EXERCISE:
Exactly as written, set down each line of the data below except its pictures.

Stored data:
*****

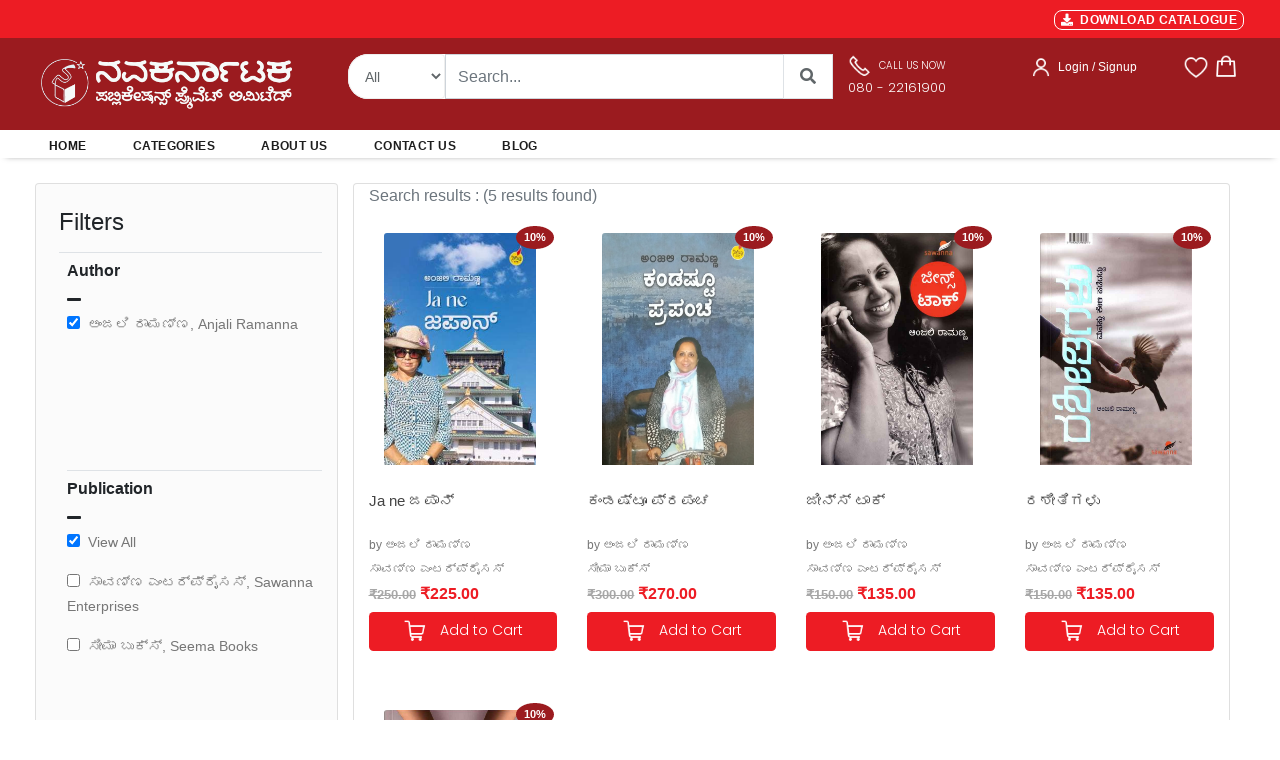

--- FILE ---
content_type: text/javascript
request_url: https://navakarnataka.com/public/assets/snackbar/snackbar.js
body_size: -112
content:
function snackIt() {
    // Get the snackbar DIV
    var x = document.getElementById("snackbar");
  
    // Add the "show" class to DIV
    x.className = "show";
  
    // After 3 seconds, remove the show class from DIV
    setTimeout(function(){ x.className = x.className.replace("show", ""); }, 3000);
  }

*****

SOLUTION FOR THIS EXERCISE:
--- FILE ---
content_type: text/javascript
request_url: https://navakarnataka.com/public/assets/snackbar/snackbar.js
body_size: -112
content:
function snackIt() {
    // Get the snackbar DIV
    var x = document.getElementById("snackbar");
  
    // Add the "show" class to DIV
    x.className = "show";
  
    // After 3 seconds, remove the show class from DIV
    setTimeout(function(){ x.className = x.className.replace("show", ""); }, 3000);
  }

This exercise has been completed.